(Record extracts)
*-*-*

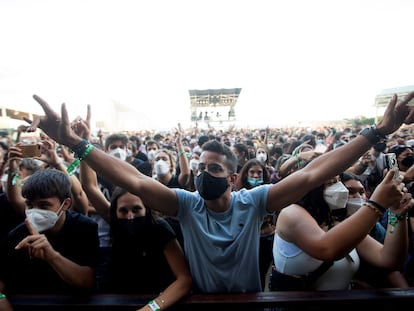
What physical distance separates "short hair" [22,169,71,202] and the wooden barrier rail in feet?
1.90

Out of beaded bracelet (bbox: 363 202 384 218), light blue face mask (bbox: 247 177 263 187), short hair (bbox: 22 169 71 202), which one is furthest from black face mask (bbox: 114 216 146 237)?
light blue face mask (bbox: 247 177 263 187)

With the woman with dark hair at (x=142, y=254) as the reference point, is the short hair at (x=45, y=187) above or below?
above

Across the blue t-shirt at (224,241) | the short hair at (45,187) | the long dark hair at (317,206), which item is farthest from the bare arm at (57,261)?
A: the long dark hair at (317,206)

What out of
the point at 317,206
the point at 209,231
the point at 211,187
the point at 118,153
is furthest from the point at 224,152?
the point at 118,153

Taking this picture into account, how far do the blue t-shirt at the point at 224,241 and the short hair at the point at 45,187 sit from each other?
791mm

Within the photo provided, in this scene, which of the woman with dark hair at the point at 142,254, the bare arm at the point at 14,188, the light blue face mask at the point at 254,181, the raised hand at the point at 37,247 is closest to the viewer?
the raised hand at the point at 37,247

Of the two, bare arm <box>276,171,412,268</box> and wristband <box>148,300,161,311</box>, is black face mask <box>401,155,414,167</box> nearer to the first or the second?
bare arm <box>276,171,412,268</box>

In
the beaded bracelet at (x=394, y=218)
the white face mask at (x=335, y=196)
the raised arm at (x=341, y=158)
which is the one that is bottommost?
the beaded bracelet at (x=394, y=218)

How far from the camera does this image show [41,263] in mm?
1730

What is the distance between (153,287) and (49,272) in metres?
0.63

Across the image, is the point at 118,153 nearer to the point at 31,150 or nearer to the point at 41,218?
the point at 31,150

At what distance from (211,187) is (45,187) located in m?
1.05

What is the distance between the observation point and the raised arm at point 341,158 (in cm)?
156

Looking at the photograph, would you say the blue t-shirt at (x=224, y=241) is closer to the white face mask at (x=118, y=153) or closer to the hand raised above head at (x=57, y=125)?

*-*-*

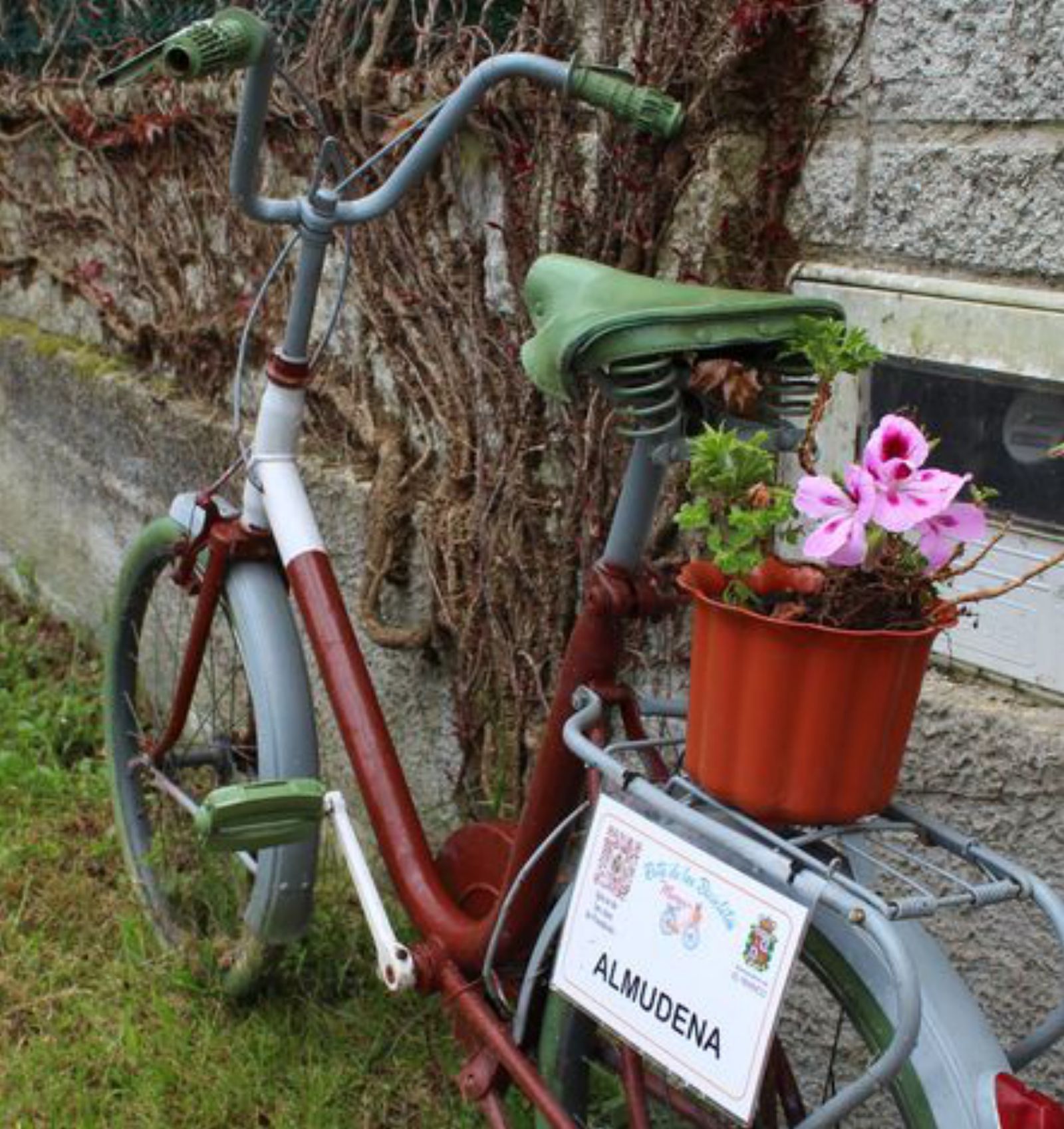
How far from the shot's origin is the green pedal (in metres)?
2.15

*-*-*

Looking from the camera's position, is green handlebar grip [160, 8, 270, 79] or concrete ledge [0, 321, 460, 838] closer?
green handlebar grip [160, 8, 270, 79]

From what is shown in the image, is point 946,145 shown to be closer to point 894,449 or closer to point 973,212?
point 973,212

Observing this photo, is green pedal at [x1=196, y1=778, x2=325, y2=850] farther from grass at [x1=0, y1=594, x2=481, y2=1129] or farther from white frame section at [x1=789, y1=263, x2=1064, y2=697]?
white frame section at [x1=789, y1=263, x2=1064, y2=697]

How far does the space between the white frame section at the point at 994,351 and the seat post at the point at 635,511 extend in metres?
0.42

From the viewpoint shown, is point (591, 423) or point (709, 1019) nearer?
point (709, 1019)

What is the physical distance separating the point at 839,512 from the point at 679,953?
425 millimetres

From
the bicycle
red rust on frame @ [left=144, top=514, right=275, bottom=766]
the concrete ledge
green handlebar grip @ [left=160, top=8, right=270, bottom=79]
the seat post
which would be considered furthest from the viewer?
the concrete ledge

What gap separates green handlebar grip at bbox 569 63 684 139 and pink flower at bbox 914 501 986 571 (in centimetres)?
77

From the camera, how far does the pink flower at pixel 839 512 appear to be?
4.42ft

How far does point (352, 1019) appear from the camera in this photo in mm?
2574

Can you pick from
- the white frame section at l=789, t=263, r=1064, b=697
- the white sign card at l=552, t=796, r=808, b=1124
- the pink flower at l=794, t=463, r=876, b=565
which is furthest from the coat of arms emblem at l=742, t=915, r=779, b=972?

*-*-*

List each line of the listing above that contains the word "appear".

From the camera, how far does the pink flower at pixel 839 512 appear to be?
How far does point (352, 1019) appear from the camera in this photo in mm?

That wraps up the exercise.